We know that genes don’t determine one’s personality. All sorts of different factors play into the personalities we have. Relationships can affect the amount of travel and the amount of staying at home one experiences. One’s career can have a big impact on the opportunities for travel. Furthermore, the 7R variation has been linked to addiction, a short temper, and delinquent behavior. I don’t think I’m especially prone to any of those things. Of course all humans have addictions, but my primary addiction is to my family and perhaps to some of the gadgets in my life. I drink perhaps a half dozen glasses of wine a year. I gave up caffeine without a big problem. I did have a rather short temper when I was younger, but I’ve learned to control that without problems and I don’t think people would describe me as having a short fuse these days. I haven’t been one to get in trouble with authority, where inside of the church or in my life in the community.

If I do have the 7R variation, the desire to travel and explore seems like a much better expression of that variation than struggling with addiction or destroying relationships with a violent temper.

I suspect that my urge to travel may be more psychological than genetic, however. With the Internet and other forms of instant communication, I am constantly aware of what others are doing. Most of our recent travel adventures have been to visit family who are in distant places. I am inspired by the lives of my colleagues, who live in many different places around the globe.

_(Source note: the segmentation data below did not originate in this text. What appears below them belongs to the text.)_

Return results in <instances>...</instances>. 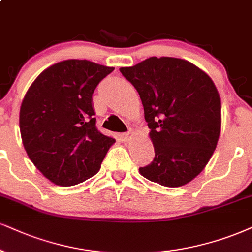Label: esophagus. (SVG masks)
<instances>
[{
    "mask_svg": "<svg viewBox=\"0 0 252 252\" xmlns=\"http://www.w3.org/2000/svg\"><path fill=\"white\" fill-rule=\"evenodd\" d=\"M133 136V131H128L127 133H123L120 134V140L123 142H127Z\"/></svg>",
    "mask_w": 252,
    "mask_h": 252,
    "instance_id": "34e87169",
    "label": "esophagus"
}]
</instances>
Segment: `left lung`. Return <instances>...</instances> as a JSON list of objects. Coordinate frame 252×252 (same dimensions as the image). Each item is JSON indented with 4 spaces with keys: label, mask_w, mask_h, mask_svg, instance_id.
Masks as SVG:
<instances>
[{
    "label": "left lung",
    "mask_w": 252,
    "mask_h": 252,
    "mask_svg": "<svg viewBox=\"0 0 252 252\" xmlns=\"http://www.w3.org/2000/svg\"><path fill=\"white\" fill-rule=\"evenodd\" d=\"M120 72L138 91L154 146L139 173L164 187H181L200 174L221 133V98L208 74L190 62L151 57Z\"/></svg>",
    "instance_id": "1"
}]
</instances>
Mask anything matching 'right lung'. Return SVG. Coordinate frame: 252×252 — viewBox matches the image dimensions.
I'll return each mask as SVG.
<instances>
[{
  "label": "right lung",
  "mask_w": 252,
  "mask_h": 252,
  "mask_svg": "<svg viewBox=\"0 0 252 252\" xmlns=\"http://www.w3.org/2000/svg\"><path fill=\"white\" fill-rule=\"evenodd\" d=\"M113 70L86 60L60 62L40 72L24 95V150L55 185L69 187L95 175L116 142L98 131L92 107L95 88Z\"/></svg>",
  "instance_id": "right-lung-1"
}]
</instances>
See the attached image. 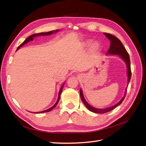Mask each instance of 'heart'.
I'll return each mask as SVG.
<instances>
[{
  "instance_id": "b5f03b06",
  "label": "heart",
  "mask_w": 146,
  "mask_h": 146,
  "mask_svg": "<svg viewBox=\"0 0 146 146\" xmlns=\"http://www.w3.org/2000/svg\"><path fill=\"white\" fill-rule=\"evenodd\" d=\"M91 41H92L91 39H86L85 41H84L83 42V46L84 47H87L90 44ZM100 48V44L98 42L96 41V42H92L91 44L90 50L92 52H97L99 50Z\"/></svg>"
}]
</instances>
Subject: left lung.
<instances>
[{
  "instance_id": "left-lung-1",
  "label": "left lung",
  "mask_w": 146,
  "mask_h": 146,
  "mask_svg": "<svg viewBox=\"0 0 146 146\" xmlns=\"http://www.w3.org/2000/svg\"><path fill=\"white\" fill-rule=\"evenodd\" d=\"M104 35H105L106 37L108 38V39L110 41V42H111V44H110V48L108 50L107 55H117L119 56V57H121V58L123 61H124L125 63H126L127 68L128 85H129V83L130 81L131 76V68H130V60L129 55V54H128L127 51L126 50L125 48L123 47L121 41L119 40L117 38H116L115 36H114V35H112L111 34H110V33H104ZM127 90V87L125 90L124 96L123 97L122 99L119 101L118 103H117L116 105L112 106V107L106 108H94L93 107H92V106H91L87 102L85 98H84L82 89L80 90V97H81V99L83 102V104H85L86 107L88 110H89L90 111L93 112V113H96L104 114V113H106L111 111L112 110L115 108L116 107H117L118 105H119L122 102L123 99H124L125 97Z\"/></svg>"
}]
</instances>
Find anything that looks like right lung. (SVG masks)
Instances as JSON below:
<instances>
[{
	"label": "right lung",
	"mask_w": 146,
	"mask_h": 146,
	"mask_svg": "<svg viewBox=\"0 0 146 146\" xmlns=\"http://www.w3.org/2000/svg\"><path fill=\"white\" fill-rule=\"evenodd\" d=\"M58 31H59L58 30H52V31H50V32H46V33H43V32H42V33H35V34H33L32 35H31V36H30L29 37H28L27 39H26L25 40L23 43H22L17 48V50L19 49V48H20L22 46H23L24 44H27V42H29L30 41H33V38H35V37L39 36H46V35H50L53 34L54 33L58 32ZM64 85V83H63V84L62 86H61V88H60V91H59V93H58V99H57V101L56 102V103L55 104V105H54V106H52V107L51 108H48V109H47V110H44V111H40V112H36V113H41L48 112V111H51V110H52V109H54V108L56 107V105L58 104V102H59V100H60V95H61V92H62V90H63V88Z\"/></svg>",
	"instance_id": "add662e5"
}]
</instances>
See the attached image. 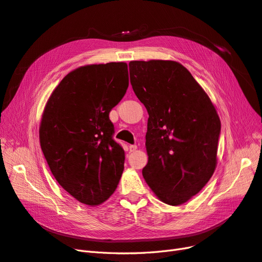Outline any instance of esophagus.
Returning a JSON list of instances; mask_svg holds the SVG:
<instances>
[{
	"label": "esophagus",
	"instance_id": "esophagus-1",
	"mask_svg": "<svg viewBox=\"0 0 262 262\" xmlns=\"http://www.w3.org/2000/svg\"><path fill=\"white\" fill-rule=\"evenodd\" d=\"M137 148H138V146H137L136 144H132V145H130V146H129V149H130V152H131V153H132V152H136Z\"/></svg>",
	"mask_w": 262,
	"mask_h": 262
}]
</instances>
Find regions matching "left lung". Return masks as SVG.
I'll use <instances>...</instances> for the list:
<instances>
[{"label":"left lung","mask_w":262,"mask_h":262,"mask_svg":"<svg viewBox=\"0 0 262 262\" xmlns=\"http://www.w3.org/2000/svg\"><path fill=\"white\" fill-rule=\"evenodd\" d=\"M129 70L133 92L148 113V162L142 173L164 203H185L215 170L221 133L216 110L178 62L131 61Z\"/></svg>","instance_id":"obj_1"}]
</instances>
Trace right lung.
Instances as JSON below:
<instances>
[{"label": "right lung", "mask_w": 262, "mask_h": 262, "mask_svg": "<svg viewBox=\"0 0 262 262\" xmlns=\"http://www.w3.org/2000/svg\"><path fill=\"white\" fill-rule=\"evenodd\" d=\"M129 86L124 62L92 64L70 72L47 102L39 138L60 186L84 204L114 193L124 168V150L114 140L109 113Z\"/></svg>", "instance_id": "obj_1"}]
</instances>
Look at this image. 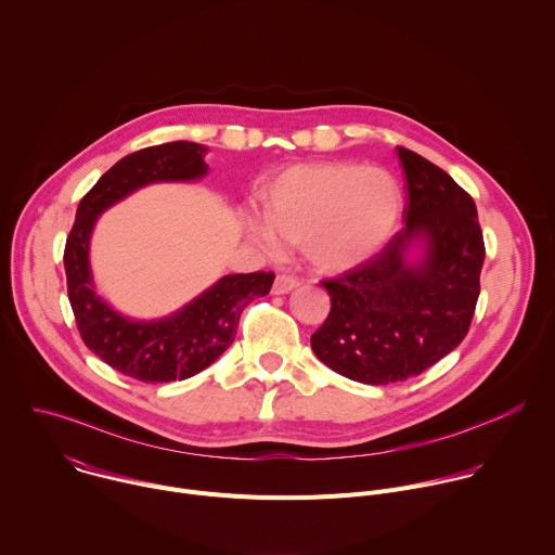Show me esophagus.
I'll list each match as a JSON object with an SVG mask.
<instances>
[{
	"label": "esophagus",
	"mask_w": 555,
	"mask_h": 555,
	"mask_svg": "<svg viewBox=\"0 0 555 555\" xmlns=\"http://www.w3.org/2000/svg\"><path fill=\"white\" fill-rule=\"evenodd\" d=\"M298 287V279H294V276H287V274H279L276 279H274V285H272V294H289L292 289H296Z\"/></svg>",
	"instance_id": "1"
}]
</instances>
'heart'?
<instances>
[{"label":"heart","instance_id":"heart-1","mask_svg":"<svg viewBox=\"0 0 555 555\" xmlns=\"http://www.w3.org/2000/svg\"><path fill=\"white\" fill-rule=\"evenodd\" d=\"M402 186L392 173L356 163H313L281 171L263 191L266 219L248 228L270 253L281 240L327 274L349 272L377 257L400 223Z\"/></svg>","mask_w":555,"mask_h":555}]
</instances>
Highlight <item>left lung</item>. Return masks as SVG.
<instances>
[{
    "label": "left lung",
    "instance_id": "1",
    "mask_svg": "<svg viewBox=\"0 0 555 555\" xmlns=\"http://www.w3.org/2000/svg\"><path fill=\"white\" fill-rule=\"evenodd\" d=\"M398 153L406 225L364 266L323 281L332 309L311 336L315 358L362 384L409 379L456 349L481 289L486 246L474 199L420 153Z\"/></svg>",
    "mask_w": 555,
    "mask_h": 555
}]
</instances>
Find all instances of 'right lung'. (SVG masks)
Masks as SVG:
<instances>
[{
    "label": "right lung",
    "mask_w": 555,
    "mask_h": 555,
    "mask_svg": "<svg viewBox=\"0 0 555 555\" xmlns=\"http://www.w3.org/2000/svg\"><path fill=\"white\" fill-rule=\"evenodd\" d=\"M206 151L204 144L180 140L125 155L78 204L67 234L63 266L78 334L103 362L140 382L186 379L210 366L232 345L246 305L274 283L272 272L228 274L155 321H133L96 294L90 240L99 217L149 184L202 180L208 173Z\"/></svg>",
    "instance_id": "add662e5"
}]
</instances>
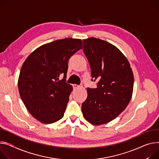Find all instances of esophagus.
Wrapping results in <instances>:
<instances>
[{
  "label": "esophagus",
  "mask_w": 159,
  "mask_h": 159,
  "mask_svg": "<svg viewBox=\"0 0 159 159\" xmlns=\"http://www.w3.org/2000/svg\"><path fill=\"white\" fill-rule=\"evenodd\" d=\"M72 86H73V88H74V89H77V88H80V85H76V84H73V85H72Z\"/></svg>",
  "instance_id": "1"
}]
</instances>
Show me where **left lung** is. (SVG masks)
<instances>
[{
	"label": "left lung",
	"instance_id": "1",
	"mask_svg": "<svg viewBox=\"0 0 159 159\" xmlns=\"http://www.w3.org/2000/svg\"><path fill=\"white\" fill-rule=\"evenodd\" d=\"M83 51L91 66L92 81L97 88H88L82 104L84 117L94 125L116 118L131 99L134 77L129 61L110 43L94 37L82 40Z\"/></svg>",
	"mask_w": 159,
	"mask_h": 159
}]
</instances>
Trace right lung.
<instances>
[{
	"label": "right lung",
	"mask_w": 159,
	"mask_h": 159,
	"mask_svg": "<svg viewBox=\"0 0 159 159\" xmlns=\"http://www.w3.org/2000/svg\"><path fill=\"white\" fill-rule=\"evenodd\" d=\"M82 49L80 39L57 40L39 47L25 61L18 79L19 93L37 120L51 124L63 117L73 89L66 82L68 62ZM61 75L64 77L60 80Z\"/></svg>",
	"instance_id": "1"
}]
</instances>
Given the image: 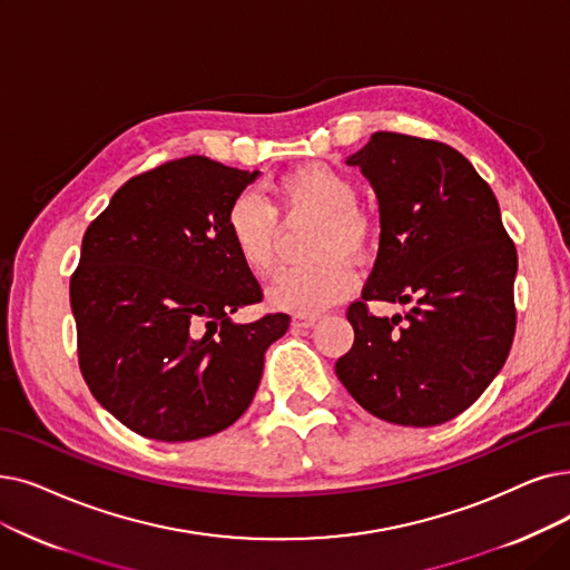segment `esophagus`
<instances>
[{"mask_svg":"<svg viewBox=\"0 0 570 570\" xmlns=\"http://www.w3.org/2000/svg\"><path fill=\"white\" fill-rule=\"evenodd\" d=\"M316 321H318V316H303V314H298V316H293V321H291V326L295 328V331H305V328H312V326H316Z\"/></svg>","mask_w":570,"mask_h":570,"instance_id":"obj_1","label":"esophagus"}]
</instances>
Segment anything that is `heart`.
<instances>
[{
    "mask_svg": "<svg viewBox=\"0 0 570 570\" xmlns=\"http://www.w3.org/2000/svg\"><path fill=\"white\" fill-rule=\"evenodd\" d=\"M284 218H314L307 263L286 267L267 288L269 307L312 316L344 301L356 286L352 258L363 261L375 237V224L356 205V186L340 169L312 163L295 167L275 184ZM226 233L239 263L267 277L277 263L279 216L256 193H239L226 212Z\"/></svg>",
    "mask_w": 570,
    "mask_h": 570,
    "instance_id": "b5f03b06",
    "label": "heart"
}]
</instances>
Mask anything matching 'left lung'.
<instances>
[{
    "label": "left lung",
    "instance_id": "1",
    "mask_svg": "<svg viewBox=\"0 0 570 570\" xmlns=\"http://www.w3.org/2000/svg\"><path fill=\"white\" fill-rule=\"evenodd\" d=\"M346 165L377 195L380 252L363 301L346 309L354 346L335 373L389 424H444L501 373L514 337L517 252L499 200L442 141L375 132ZM367 299L413 307L373 317Z\"/></svg>",
    "mask_w": 570,
    "mask_h": 570
}]
</instances>
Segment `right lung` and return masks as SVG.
Wrapping results in <instances>:
<instances>
[{"label": "right lung", "instance_id": "right-lung-1", "mask_svg": "<svg viewBox=\"0 0 570 570\" xmlns=\"http://www.w3.org/2000/svg\"><path fill=\"white\" fill-rule=\"evenodd\" d=\"M261 171L205 156L122 184L88 226L69 284L79 365L130 431L186 442L233 426L252 405L286 314L235 324L263 293L228 239L226 212Z\"/></svg>", "mask_w": 570, "mask_h": 570}]
</instances>
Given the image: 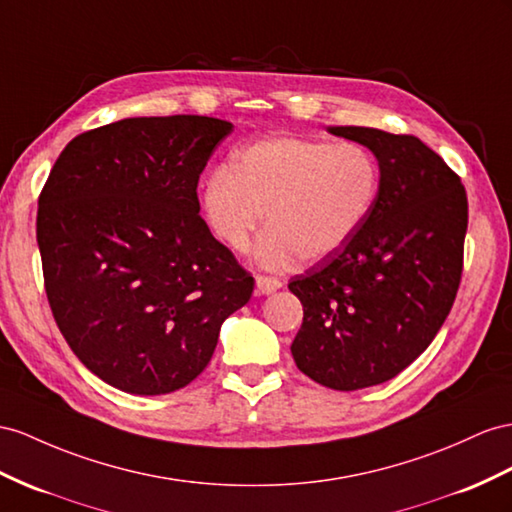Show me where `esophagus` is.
Returning a JSON list of instances; mask_svg holds the SVG:
<instances>
[{"label":"esophagus","mask_w":512,"mask_h":512,"mask_svg":"<svg viewBox=\"0 0 512 512\" xmlns=\"http://www.w3.org/2000/svg\"><path fill=\"white\" fill-rule=\"evenodd\" d=\"M257 292L259 294H274L281 287V281L274 279V277H257Z\"/></svg>","instance_id":"1"}]
</instances>
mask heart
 <instances>
[{
  "mask_svg": "<svg viewBox=\"0 0 512 512\" xmlns=\"http://www.w3.org/2000/svg\"><path fill=\"white\" fill-rule=\"evenodd\" d=\"M378 190V164L359 144L279 136L248 144L229 166L212 170L201 209L233 251H244L266 214L270 229L255 257L283 268L296 255L316 264L342 251L370 216Z\"/></svg>",
  "mask_w": 512,
  "mask_h": 512,
  "instance_id": "heart-1",
  "label": "heart"
}]
</instances>
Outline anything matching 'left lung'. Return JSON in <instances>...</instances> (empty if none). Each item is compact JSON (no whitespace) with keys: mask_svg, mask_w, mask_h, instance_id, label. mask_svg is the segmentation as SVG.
I'll use <instances>...</instances> for the list:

The church is a world-wide fellowship and I am continually aware of ministries and missions taking place in countries and on continents I have never visited. I only have to open up YouTube to view another camping trip or canoe trip or a trek to a very remote part of the globe. My mind wanders even when I am at home.

Jack Kerouac wrote, “Because in the end, you won’t remember the time you spent in the office or mowing your lawn. Climb that damn mountain.”

I think I may have a few more mountains in my system before I really settle down for good.